La palabra dignidad hace reír a los que no la tienen y se niegan a considerarla aun como posibilidad. Sin embargo todos los pueblos la sustentan en el entendimiento de un origen divino. Dignidad es tener conciencia del propio valor como ser civilizado y culto, y que esa condición sea respetable y respetada. Si se repasa la obra de Gonzalo Arango se verá que insistió mucho en esa idea de dignidad humana –hombre libre entre hombres libres– que él veía amenazada.
Los poetas mismos (como el emperador del Japón) abdicaron de su divinidad. Pero la divinidad es irrenunciable. El que abdica se convierte en el único despojado, ya que la categoría divina sigue presente en todos los demás. Sólo el que renuncia a la investidura divina se convierte en cerdo. Pero no se asusten: el cerdo también es divino (con salsa dulce).
El poeta y el sacerdote son los llamados a luchar por la dignidad humana, que otros hombres pisotean, porque el poema y la oración tienen el mismo origen: ambos son plegaria.
En la contradicción de las ideas políticas el concepto de dignidad aparece confuso y calculado para confundir. Si el poeta se deja confundir, portará como los demás una antorcha apagada. De muchas cosas está hecha la dignidad, y una de ellas es de Verdad. Pero no sabemos qué es la Verdad, porque cuando al fin la encontramos resulta que está desnuda, y por estar desnuda no podemos mirarla.
Sólo el que defienda la dignidad de ser poeta podrá escribir buenos versos.

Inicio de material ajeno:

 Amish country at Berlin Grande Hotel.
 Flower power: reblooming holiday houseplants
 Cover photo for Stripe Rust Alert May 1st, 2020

Mirar el mundo desde lo alto para poder tener una visión de conjunto. “No basta con saber escribir buenos poemas –advierte Evtushenko–; es necesario también ser capaz de defenderlos”.
Se dice por estas latitudes que todos los hombres son iguales en la indignidad, que no existe ni ha existido nunca en el ser humano algo que pueda nombrarse con el término dignidad, y que esa palabra no es más que una herencia burguesa, de procedencia aristocrática, falsa y carente de significación. Me temo que ese es el argumento de aquellos que intentan rebajar al hombre para convertirlo en carne de cañón, siervo y esclavo por igual.
El que en su condición de hombre empieza por despreciarse, no se merece, y mucho menos podrá enseñar a otros superación y espiritualidad. Porque aquél que no se cree digno de sí envilece a toda la humanidad.
Durante mucho tiempo el poeta se ha escondido, aunque sea detrás de un seudónimo, o con una careta de funcionario. Cada profesional pone en la puerta su letrero, pero el poeta no sabe qué poner, ni qué decir. Que los poetas no sean modestos, ni tímidos, ni fáciles, ni sencillos.
Hay, pues, un concepto que llamamos dignidad, el cual nos impulsa a la superación. Sin él nos hundimos en la indignidad. El concepto de dignidad del ser humano se ha borrado por completo en Colombia para esta época. Si algo hay qué rescatar, eso sería lo fundamental. Es el poeta, como visionario, el llamado a ese empeño, si es que ser poeta tiene algún sentido y puede alcanzar algún mérito.